Exercices à traiter:
1 – Traduisez en anglais cette phrase du texte sur les réactions des fonctionnaires : « Le PCF accuse, lui, Nicolas Sarkozy de “frénésie liquidatrice”. »
2 – Dans le texte sur les réactions des fonctionnaires, recopiez mot pour mot le passage qui s'ouvre sur les mots contenant "Eric Fristch (CFDT-Fonction" et se termine par "de Marie-George Buffet.".
====== Texte proposé ======
Réactions des fonctionnaires au discours de Nicolas Sarkozy

Dynamitage de tous les principes fondateurs de la fonction publique

22 septembre 2007

Les syndicats pas convaincus du tout par la « révolution culturelle » promise par Nicolas Sarkozy aux fonctionnaires. « On a franchi un cran supplémentaire très fort dans l’attaque frontale contre la fonction publique, et pour la CGT, il y a là un casus belli », a déclaré Jean-Marc Canon, de la CGT-Fonctionnaires, souhaitant une « intervention active des personnels et, au-delà, des citoyens ». Le président « programme la mort du statut des fonctionnaires. C’est grave pour les agents publics, mais aussi pour la population ».

Elizabeth David (Unsa) s’est dit « extrêmement choquée » par l’intervention du président, notant des « remises en cause très importantes, y compris du statut ».

« On a eu un éloge des fonctionnaires et, derrière, quelque chose qui s’apparente à un dynamitage de tous les principes fondateurs de la fonction publique », a jugé pour sa part Gérard Aschieri, Secrétaire général de la FSU, la première fédération de l’enseignement.
Eric Fristch (CFDT-Fonction publique) a déploré, lui, « l’absence de réponse sur les rémunérations et sur l’ouverture de négociations salariales » pour 2007.

La frénésie liquidatrice

Le PCF accuse, lui, Nicolas Sarkozy de « frénésie liquidatrice ». « Le président de la République poursuit sa charge contre le modèle social français, en ciblant la fonction publique qui en est l’un des piliers ». « La pseudo-modernisation de son discours, une fois nettoyée de tous ses artifices, se révèle être une attaque sans précédent, car les faits sont têtus : diminuer le nombre de fonctionnaires ne peut pas donner un meilleur service public », fait valoir le parti de Marie-George Buffet.
====== Documents fournis ======
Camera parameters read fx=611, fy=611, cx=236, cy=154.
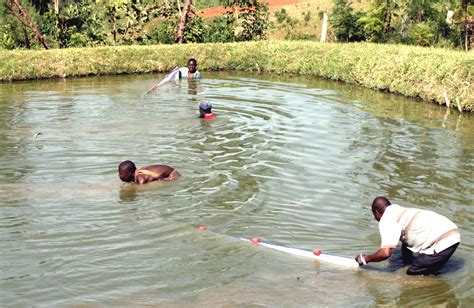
======
Exercices corrigés:
1 – The PCF, for its part, accuses Nicolas Sarkozy of a "liquidating frenzy."

2 –
Eric Fristch (CFDT-Fonction publique) a déploré, lui, « l’absence de réponse sur les rémunérations et sur l’ouverture de négociations salariales » pour 2007.

La frénésie liquidatrice

Le PCF accuse, lui, Nicolas Sarkozy de « frénésie liquidatrice ». « Le président de la République poursuit sa charge contre le modèle social français, en ciblant la fonction publique qui en est l’un des piliers ». « La pseudo-modernisation de son discours, une fois nettoyée de tous ses artifices, se révèle être une attaque sans précédent, car les faits sont têtus : diminuer le nombre de fonctionnaires ne peut pas donner un meilleur service public », fait valoir le parti de Marie-George Buffet.